(GIVEN RECORDS)
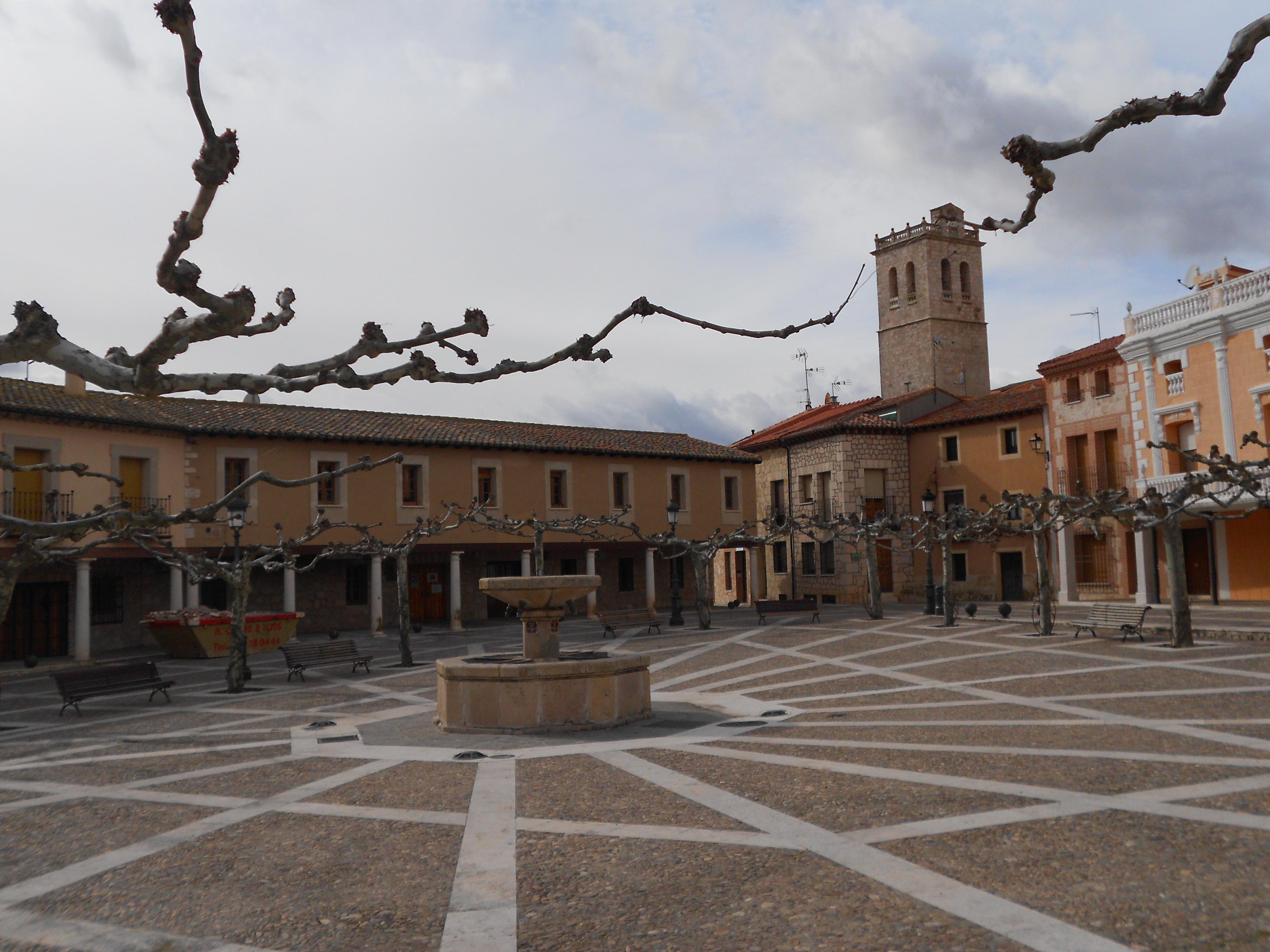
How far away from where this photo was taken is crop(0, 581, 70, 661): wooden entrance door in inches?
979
...
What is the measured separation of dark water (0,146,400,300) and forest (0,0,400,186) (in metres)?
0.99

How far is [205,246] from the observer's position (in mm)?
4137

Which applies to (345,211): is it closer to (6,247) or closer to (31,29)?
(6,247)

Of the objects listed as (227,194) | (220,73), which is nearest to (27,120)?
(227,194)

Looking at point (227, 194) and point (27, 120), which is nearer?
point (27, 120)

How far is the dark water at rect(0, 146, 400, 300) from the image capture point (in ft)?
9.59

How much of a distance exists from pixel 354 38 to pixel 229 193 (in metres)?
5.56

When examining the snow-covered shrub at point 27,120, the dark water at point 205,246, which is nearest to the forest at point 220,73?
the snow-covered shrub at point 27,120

(YOUR INSTRUCTIONS) Return each line of the records above that contains the word "nearest", copying the lines unchanged.

(ANSWER FOR THIS EXERCISE)
Of the objects listed as (227,194) | (220,73), which is nearest to (27,120)?
When examining the snow-covered shrub at point 27,120, the dark water at point 205,246, which is nearest to the forest at point 220,73?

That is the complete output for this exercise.